By some estimates, over 40% of UK industrial firms will have converted at least part of their product portfolios into service-based offerings by the end of 2025. This transformation—or “servitisation”—creates more stable, recurring revenue streams while providing ongoing value to customers.
An early pioneer is Rolls-Royce’s “Power by the Hour,” charging airlines for engine flight hours instead of an upfront purchase. This shared-risk model incentivises both parties to boost efficiency and reliability. Komatsu similarly bundles its earthmoving equipment with predictive maintenance and support services to deliver additional value and more predictable invoice cycles for its clients.
Potential Pitfall: Outcome-based pricing and service-based models rely on accurate data collection and clearly defined metrics. Ambiguity around performance indicators can lead to disputes—so setting up robust monitoring and transparent communication channels is critical.
Facing ongoing uncertainties—from cost fluctuations in raw materials to shifting regulations—some businesses are forging deeper, more cooperative relationships with customers and partners. Innovative contracting models move towards sharing both risk and reward, using performance-based mechanism structures rather confrontational negotiations to drive return on investment.
The Project 13 framework by the Institute of Civil Engineers is a prime example, where all parties work together to contain costs and solve issues proactively. In renewable energy, Ørsted uses Power Purchase Agreements that align rates with performance outcomes, creating a partnership grounded in mutual trust and shared ambition.
No outlook for 2025 would be complete without mention of Artificial Intelligence. This will driver of efficiency in the commercial team (better outcomes, more quickly), but this year we will also see AI playing a bigger part in the commercial offer itself. This can take many forms: AI-powered systems can dynamically adjust prices in real time, responding to market shifts, supply chain bottlenecks, or changes in customer demand. Predictive analytics also help identify emerging issues—like a machinery part about to fail—allowing businesses to propose maintenance or upgrades before downtime becomes a problem.
The companies that succeed won’t be the ones that simply add AI to the feature list or their URL, but rather those that solve real problems and are genuine “value add” for customers. I’ve recently heard AI (as a product feature) likened to the first lightbulb or wheel: truly transformative, but on its own far from the peak in terms of value-to-customer.
Caterpillar is integrating predictive modelling into its spare parts pricing, automatically adjusting rates based on usage and inventory data to minimise stockouts and avoid production delays for its customers. AI-driven insights even help sales teams tailor their offerings to each client’s precise needs, reducing back-and-forth negotiations and building trust through transparency.

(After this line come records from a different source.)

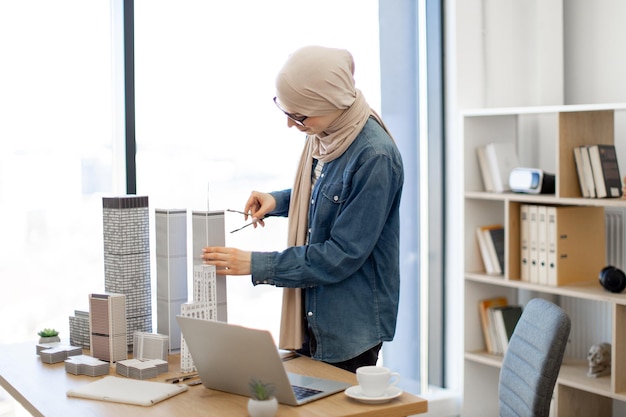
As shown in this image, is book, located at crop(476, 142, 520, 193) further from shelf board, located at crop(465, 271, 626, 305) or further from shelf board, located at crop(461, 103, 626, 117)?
shelf board, located at crop(465, 271, 626, 305)

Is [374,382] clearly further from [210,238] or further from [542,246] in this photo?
[542,246]

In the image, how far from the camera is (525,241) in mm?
3799

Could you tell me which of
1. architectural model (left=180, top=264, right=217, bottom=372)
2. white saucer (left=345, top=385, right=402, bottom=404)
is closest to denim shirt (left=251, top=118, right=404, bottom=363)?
architectural model (left=180, top=264, right=217, bottom=372)

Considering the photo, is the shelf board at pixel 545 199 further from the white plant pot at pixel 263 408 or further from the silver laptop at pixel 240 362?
the white plant pot at pixel 263 408

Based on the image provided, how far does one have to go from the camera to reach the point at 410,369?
426 centimetres

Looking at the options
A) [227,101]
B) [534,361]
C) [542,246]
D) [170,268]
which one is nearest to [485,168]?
[542,246]

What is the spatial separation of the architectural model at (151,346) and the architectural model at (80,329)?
0.23m

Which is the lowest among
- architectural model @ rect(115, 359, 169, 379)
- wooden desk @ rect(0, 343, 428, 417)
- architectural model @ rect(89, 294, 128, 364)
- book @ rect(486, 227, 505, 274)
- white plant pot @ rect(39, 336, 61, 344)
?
wooden desk @ rect(0, 343, 428, 417)

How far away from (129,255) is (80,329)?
0.94 ft

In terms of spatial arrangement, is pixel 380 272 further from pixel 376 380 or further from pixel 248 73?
pixel 248 73

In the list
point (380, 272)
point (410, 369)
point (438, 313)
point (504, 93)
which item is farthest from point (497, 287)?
point (380, 272)

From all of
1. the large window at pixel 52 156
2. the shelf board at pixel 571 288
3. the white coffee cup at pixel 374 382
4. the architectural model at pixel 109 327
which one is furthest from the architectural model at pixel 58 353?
the shelf board at pixel 571 288

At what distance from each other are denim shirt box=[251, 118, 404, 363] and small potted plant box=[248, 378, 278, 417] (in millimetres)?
500

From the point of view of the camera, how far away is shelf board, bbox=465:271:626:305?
11.1 feet
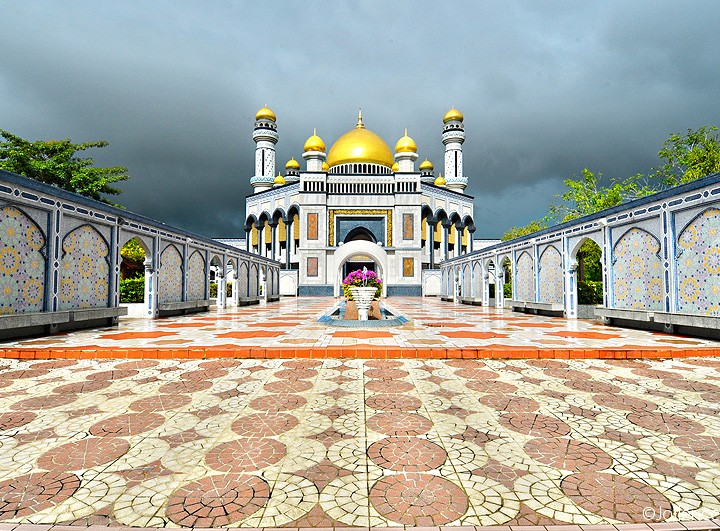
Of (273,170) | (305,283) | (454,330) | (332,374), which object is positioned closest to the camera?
(332,374)

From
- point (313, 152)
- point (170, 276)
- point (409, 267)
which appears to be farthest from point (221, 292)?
point (313, 152)

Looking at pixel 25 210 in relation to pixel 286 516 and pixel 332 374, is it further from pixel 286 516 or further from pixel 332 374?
pixel 286 516

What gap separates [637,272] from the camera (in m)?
8.20

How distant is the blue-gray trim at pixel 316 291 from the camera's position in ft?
91.2

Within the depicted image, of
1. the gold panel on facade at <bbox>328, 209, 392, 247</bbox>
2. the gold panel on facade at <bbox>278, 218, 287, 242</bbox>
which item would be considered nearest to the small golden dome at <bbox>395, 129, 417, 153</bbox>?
the gold panel on facade at <bbox>328, 209, 392, 247</bbox>

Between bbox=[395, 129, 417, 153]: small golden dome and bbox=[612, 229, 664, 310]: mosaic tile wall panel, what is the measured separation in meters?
25.2

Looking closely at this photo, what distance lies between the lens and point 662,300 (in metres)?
7.41

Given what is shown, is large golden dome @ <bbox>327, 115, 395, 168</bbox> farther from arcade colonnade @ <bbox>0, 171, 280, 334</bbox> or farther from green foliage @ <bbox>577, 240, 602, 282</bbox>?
arcade colonnade @ <bbox>0, 171, 280, 334</bbox>

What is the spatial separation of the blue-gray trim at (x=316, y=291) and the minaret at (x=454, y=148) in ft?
57.6

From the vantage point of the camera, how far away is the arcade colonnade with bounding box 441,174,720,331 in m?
6.48

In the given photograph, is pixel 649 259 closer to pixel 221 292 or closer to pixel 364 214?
pixel 221 292

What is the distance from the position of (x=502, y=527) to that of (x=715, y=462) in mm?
1459

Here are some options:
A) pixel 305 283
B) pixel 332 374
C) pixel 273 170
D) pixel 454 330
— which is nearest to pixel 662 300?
pixel 454 330

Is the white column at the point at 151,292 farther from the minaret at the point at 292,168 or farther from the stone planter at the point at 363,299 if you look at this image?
the minaret at the point at 292,168
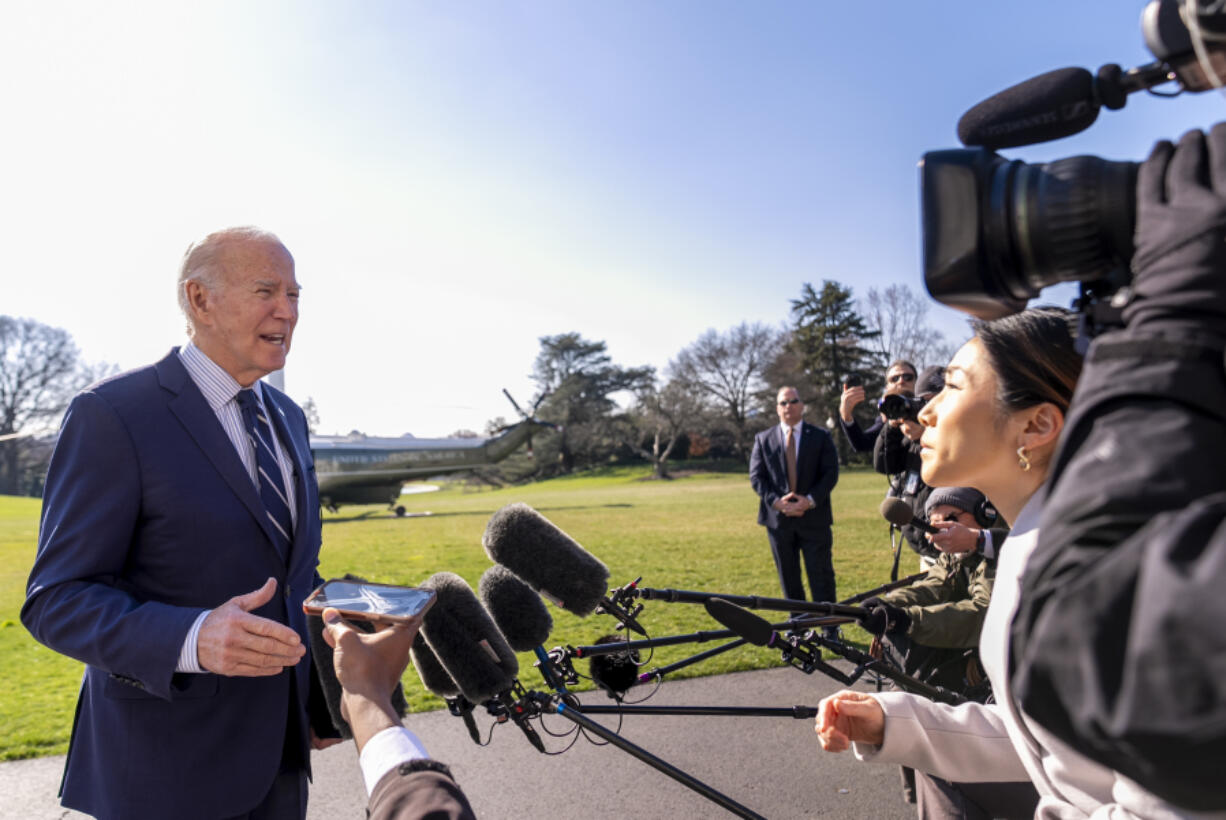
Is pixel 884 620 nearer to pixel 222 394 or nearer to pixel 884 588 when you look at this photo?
pixel 884 588

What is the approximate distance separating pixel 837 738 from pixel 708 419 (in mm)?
63122

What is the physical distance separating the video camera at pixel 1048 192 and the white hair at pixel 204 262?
6.81 ft

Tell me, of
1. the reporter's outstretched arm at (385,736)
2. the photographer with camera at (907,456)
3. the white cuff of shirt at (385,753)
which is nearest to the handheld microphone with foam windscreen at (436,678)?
the reporter's outstretched arm at (385,736)

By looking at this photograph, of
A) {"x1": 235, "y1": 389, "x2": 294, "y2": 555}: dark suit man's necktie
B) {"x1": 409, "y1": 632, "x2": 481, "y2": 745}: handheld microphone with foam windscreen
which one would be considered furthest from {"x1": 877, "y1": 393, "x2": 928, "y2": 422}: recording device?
{"x1": 235, "y1": 389, "x2": 294, "y2": 555}: dark suit man's necktie

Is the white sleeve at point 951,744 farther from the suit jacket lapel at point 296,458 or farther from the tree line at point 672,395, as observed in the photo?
the tree line at point 672,395

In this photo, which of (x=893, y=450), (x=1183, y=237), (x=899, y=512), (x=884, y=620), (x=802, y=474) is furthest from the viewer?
(x=802, y=474)

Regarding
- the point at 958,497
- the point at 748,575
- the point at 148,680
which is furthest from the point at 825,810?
the point at 748,575

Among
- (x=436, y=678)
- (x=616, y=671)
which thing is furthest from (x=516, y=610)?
(x=616, y=671)

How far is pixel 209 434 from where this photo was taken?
6.94 feet

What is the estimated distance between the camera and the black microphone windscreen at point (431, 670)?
249cm

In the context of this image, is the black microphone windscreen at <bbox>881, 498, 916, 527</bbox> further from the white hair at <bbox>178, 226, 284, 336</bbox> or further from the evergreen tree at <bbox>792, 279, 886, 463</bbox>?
the evergreen tree at <bbox>792, 279, 886, 463</bbox>

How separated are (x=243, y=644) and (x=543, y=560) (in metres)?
1.17

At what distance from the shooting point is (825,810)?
3.94 m

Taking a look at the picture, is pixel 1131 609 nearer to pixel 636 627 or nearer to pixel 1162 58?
pixel 1162 58
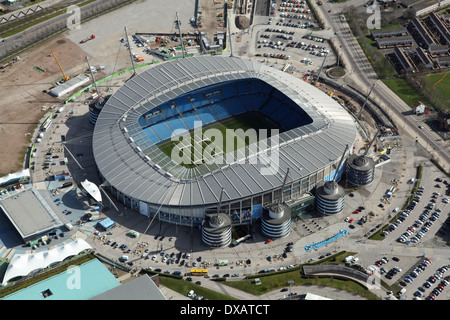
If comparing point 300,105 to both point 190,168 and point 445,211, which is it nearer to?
point 190,168

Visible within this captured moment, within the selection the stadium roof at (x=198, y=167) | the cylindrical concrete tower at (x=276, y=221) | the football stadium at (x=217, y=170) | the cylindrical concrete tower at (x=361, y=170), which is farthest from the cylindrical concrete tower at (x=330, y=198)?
the cylindrical concrete tower at (x=276, y=221)

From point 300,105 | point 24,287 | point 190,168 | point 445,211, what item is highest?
point 300,105

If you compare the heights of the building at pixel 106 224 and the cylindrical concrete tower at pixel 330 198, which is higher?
the cylindrical concrete tower at pixel 330 198

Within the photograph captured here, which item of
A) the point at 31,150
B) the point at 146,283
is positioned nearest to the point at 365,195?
the point at 146,283

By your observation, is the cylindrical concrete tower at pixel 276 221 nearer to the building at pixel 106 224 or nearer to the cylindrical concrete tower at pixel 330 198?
the cylindrical concrete tower at pixel 330 198

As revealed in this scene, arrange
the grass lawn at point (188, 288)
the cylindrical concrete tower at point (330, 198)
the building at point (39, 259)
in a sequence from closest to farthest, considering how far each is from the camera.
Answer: the grass lawn at point (188, 288) → the building at point (39, 259) → the cylindrical concrete tower at point (330, 198)

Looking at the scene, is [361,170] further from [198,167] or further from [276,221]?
[198,167]

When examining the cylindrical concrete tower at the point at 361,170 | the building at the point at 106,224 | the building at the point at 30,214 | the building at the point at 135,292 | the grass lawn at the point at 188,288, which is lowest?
the grass lawn at the point at 188,288

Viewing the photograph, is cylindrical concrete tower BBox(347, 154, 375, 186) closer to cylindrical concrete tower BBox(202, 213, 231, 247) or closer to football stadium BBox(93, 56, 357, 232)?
football stadium BBox(93, 56, 357, 232)
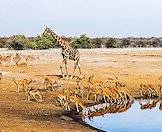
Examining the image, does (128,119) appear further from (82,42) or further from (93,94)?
(82,42)

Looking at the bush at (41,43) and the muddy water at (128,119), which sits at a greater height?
the bush at (41,43)

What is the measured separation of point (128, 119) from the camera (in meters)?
19.5

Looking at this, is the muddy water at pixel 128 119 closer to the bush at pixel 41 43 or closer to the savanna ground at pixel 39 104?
the savanna ground at pixel 39 104

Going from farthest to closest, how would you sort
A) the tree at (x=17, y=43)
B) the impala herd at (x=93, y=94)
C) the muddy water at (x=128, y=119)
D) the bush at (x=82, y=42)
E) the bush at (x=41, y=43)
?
the bush at (x=82, y=42), the bush at (x=41, y=43), the tree at (x=17, y=43), the impala herd at (x=93, y=94), the muddy water at (x=128, y=119)

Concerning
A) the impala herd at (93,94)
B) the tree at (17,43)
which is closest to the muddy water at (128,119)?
the impala herd at (93,94)

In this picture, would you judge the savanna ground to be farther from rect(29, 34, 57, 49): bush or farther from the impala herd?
rect(29, 34, 57, 49): bush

Potential Pitfall: While AI can be a powerful enabler of in pricing, a lack of transparency can undermine customer confidence. Communicating the rationale behind prices is essential, particularly in industries where customers have been in long-term rather than transactional relationships.
For most high-performing businesses, pricing is far more than a mechanism for covering costs. However, many of those deploying the fundamentals of value-based pricing still leave money on the table. As industrial businesses navigate economic uncertainty, those who adapt their pricing and service models to enhance, align to, and capture value will be best positioned to stay competitive.